"Over a period of just about 5 years, the use of AI-based tools for software engineering has gone from being a very promising research investigation to indispensable features in modern developer environments. At Google, we have been developing and deploying AI-based tools to surfaces where Google engineers spend the majority of their time, including inner loop activities such as code authoring, review and search, as well as outer loop ones such as bug management and planning. Improvements in these surfaces are monitored carefully for productivity and developer satisfaction.
This talk will present AI-powered improvements and continuing transformation of Google’s internal software development. We will touch upon the challenges in how to align our internal efforts with the very fast moving field of LLMs, and what challenges we have faced to bridge the gap from research to real products with usage at scale. We need to constantly make judgment calls on technical feasibility, the possibility of iterative improvement and the measurability of impact as we decide what ideas to pursue for production level adaptation and adoption. The talk will go into several examples of this that we have gone through in the recent past, and what we have learned in the process.

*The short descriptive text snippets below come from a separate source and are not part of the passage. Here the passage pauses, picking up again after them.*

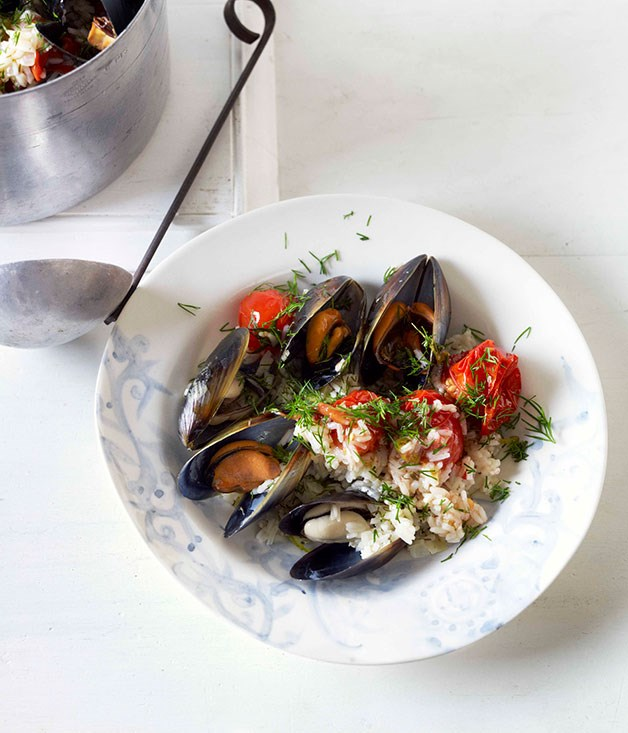 Mussels cooked in a tomato and rice pilaf with dill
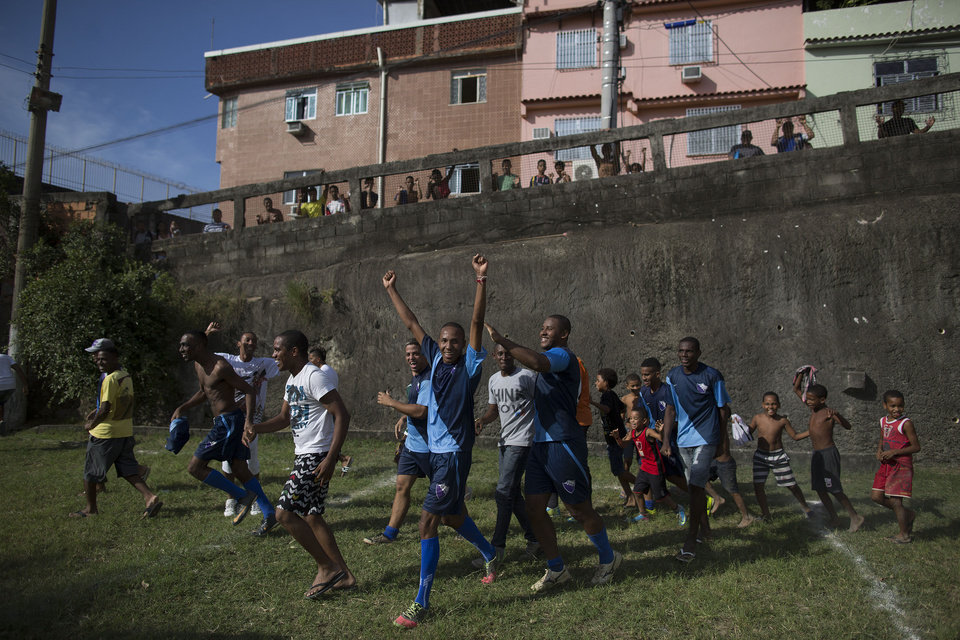 Photo - In this May 03, 2014 photo, players from the Escada Azul team celebrate classifying for the semi-finals of an amateur soccer tournament in the Mangueira shantytown of Rio de Janeiro, Brazil. The high costs of preparing for the 2013 Confederations Cup and upcoming World Cup, blamed in part by the late rush to get projects done, ignited a wave of public criticism from a population already tired of poor public services and widespread corruption and yet, in Brazil, soccer is a unifying force. (AP Photo/Leo Correa)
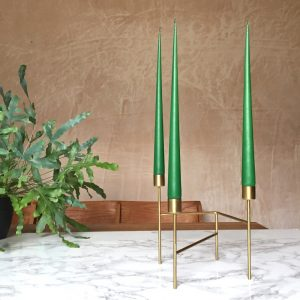 Hand dipped taper candles in Emerald colour in gold candle stand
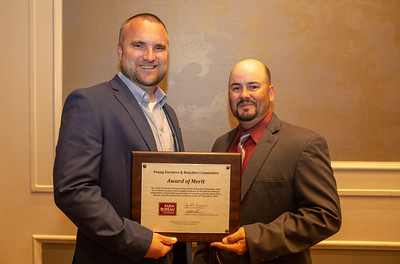 Adam Caughern of Caddo Parish receives the 2019 Award of Merit from Louisiana Farm Bureau Young Farmers and Ranchers state chair Matt Gravois, on behalf of the Caddo Parish Farm Bureau Young Farmers and Ranchers committee.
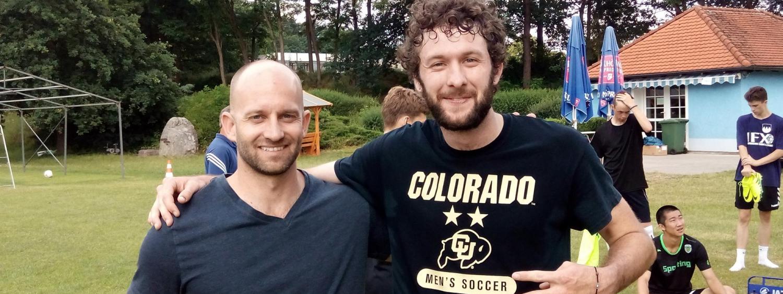 two men on soccer practice field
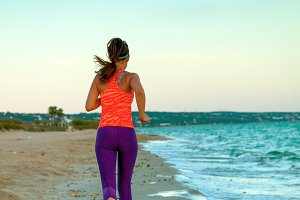 healthy woman jogger on seashore in evening running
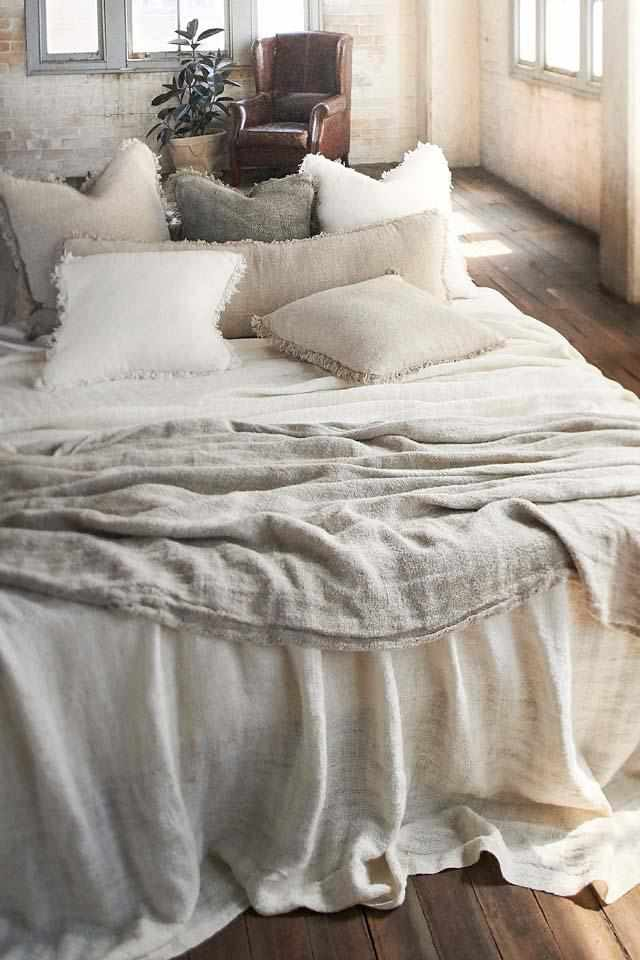 Natural Bedouin Oversized Linen Bed Throw layered with Bedouin Linen Cushions  on bed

We will demo some of the generative AI based projects for software engineering at Google. In particular, we will show how we weave a conversational agent in an IDE, which combines convenient workflows for information gathering, conversations about code, and code transformation abilities.
We will conclude the talk with a discussion of opportunities we see for the next five years and some thoughts on how the community can collaborate better by focusing on good benchmarks."